Dataset Splitter

Data & APIs

Split image datasets into train, validation, and test sets with options for random or stratified splits, custom ratios, and annotation support.

Install

openclaw skills install dataset-splitter

Dataset Splitter

Split image datasets into train/val/test sets. Supports random split, stratified split, and custom ratios.
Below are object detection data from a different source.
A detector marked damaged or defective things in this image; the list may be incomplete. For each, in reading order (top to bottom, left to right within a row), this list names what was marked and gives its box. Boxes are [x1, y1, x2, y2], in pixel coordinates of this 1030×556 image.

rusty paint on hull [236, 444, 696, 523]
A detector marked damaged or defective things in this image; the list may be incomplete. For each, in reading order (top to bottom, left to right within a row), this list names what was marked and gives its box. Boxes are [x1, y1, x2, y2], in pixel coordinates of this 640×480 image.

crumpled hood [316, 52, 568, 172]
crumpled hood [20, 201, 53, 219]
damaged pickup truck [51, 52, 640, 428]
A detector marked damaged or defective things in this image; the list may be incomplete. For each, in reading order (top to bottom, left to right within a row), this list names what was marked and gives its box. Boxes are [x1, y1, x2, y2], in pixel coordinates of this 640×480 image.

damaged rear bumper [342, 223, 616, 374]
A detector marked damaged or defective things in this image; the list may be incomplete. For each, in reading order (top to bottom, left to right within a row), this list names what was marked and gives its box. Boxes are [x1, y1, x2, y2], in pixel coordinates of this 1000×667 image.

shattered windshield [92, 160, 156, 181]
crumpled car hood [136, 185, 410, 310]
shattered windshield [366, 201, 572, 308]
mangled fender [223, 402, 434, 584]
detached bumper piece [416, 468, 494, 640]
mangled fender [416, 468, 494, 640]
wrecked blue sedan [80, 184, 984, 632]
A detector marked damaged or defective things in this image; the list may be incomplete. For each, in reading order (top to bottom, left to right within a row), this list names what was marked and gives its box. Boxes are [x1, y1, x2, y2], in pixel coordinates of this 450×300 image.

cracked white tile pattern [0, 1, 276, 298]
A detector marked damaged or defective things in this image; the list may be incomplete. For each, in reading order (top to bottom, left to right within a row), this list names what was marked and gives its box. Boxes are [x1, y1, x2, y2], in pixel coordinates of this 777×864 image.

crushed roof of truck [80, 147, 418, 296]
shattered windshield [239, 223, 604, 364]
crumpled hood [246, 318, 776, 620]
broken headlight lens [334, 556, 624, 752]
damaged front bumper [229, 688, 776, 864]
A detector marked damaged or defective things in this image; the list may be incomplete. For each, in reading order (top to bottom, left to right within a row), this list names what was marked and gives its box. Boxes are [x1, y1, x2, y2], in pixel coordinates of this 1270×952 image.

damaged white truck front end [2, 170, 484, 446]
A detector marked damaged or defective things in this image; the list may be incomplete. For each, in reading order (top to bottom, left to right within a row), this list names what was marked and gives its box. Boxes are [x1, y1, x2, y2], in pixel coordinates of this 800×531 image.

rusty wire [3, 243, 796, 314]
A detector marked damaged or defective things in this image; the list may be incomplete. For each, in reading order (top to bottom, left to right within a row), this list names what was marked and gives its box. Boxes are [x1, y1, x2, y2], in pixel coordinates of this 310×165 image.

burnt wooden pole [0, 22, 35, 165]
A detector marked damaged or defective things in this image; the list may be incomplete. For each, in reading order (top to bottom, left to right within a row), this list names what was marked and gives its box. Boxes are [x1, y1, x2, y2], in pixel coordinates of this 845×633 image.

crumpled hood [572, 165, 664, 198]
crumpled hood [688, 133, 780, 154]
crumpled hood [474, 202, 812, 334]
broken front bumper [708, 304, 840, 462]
Use when user needs to split dataset for machine learning training.

Features

  • Random Split: Randomly shuffle and split
  • Stratified Split: Maintain class distribution
  • Custom Ratios: Configurable train/val/test ratios
  • Annotation Support: Split images and corresponding annotations together
  • YOLO Format: Generate YOLO format dataset structure
  • Reproducible: Set random seed for reproducibility

Usage

# Simple split (80/10/10)
python scripts/splitter.py split /path/to/images/ --ratios 80 10 10

# With annotations
python scripts/splitter.py split /path/to/images/ --annotations /path/to/labels/

# YOLO format output
python scripts/splitter.py split /path/to/images/ --output /path/to/dataset/ --yolo

# Stratified by class
python scripts/splitter.py split /path/to/images/ --annotations labels/ --stratify

Examples

$ python scripts/splitter.py split ./images --ratios 80 10 10

Splitting dataset...
Total images: 1000
Train: 800 (80%)
Val: 100 (10%)
Test: 100 (10%)

✓ Created train/ (800 images)
✓ Created val/ (100 images)
✓ Created test/ (100 images)

Installation

pip install pillow

Options

  • --ratios: Split ratios (train val test), default: 80 10 10
  • --seed: Random seed for reproducibility
  • --annotations: Path to annotations (will be split together)
  • --output: Output directory
  • --yolo: Output in YOLO dataset format
  • --stratify: Maintain class distribution
  • --copy: Copy files instead of moving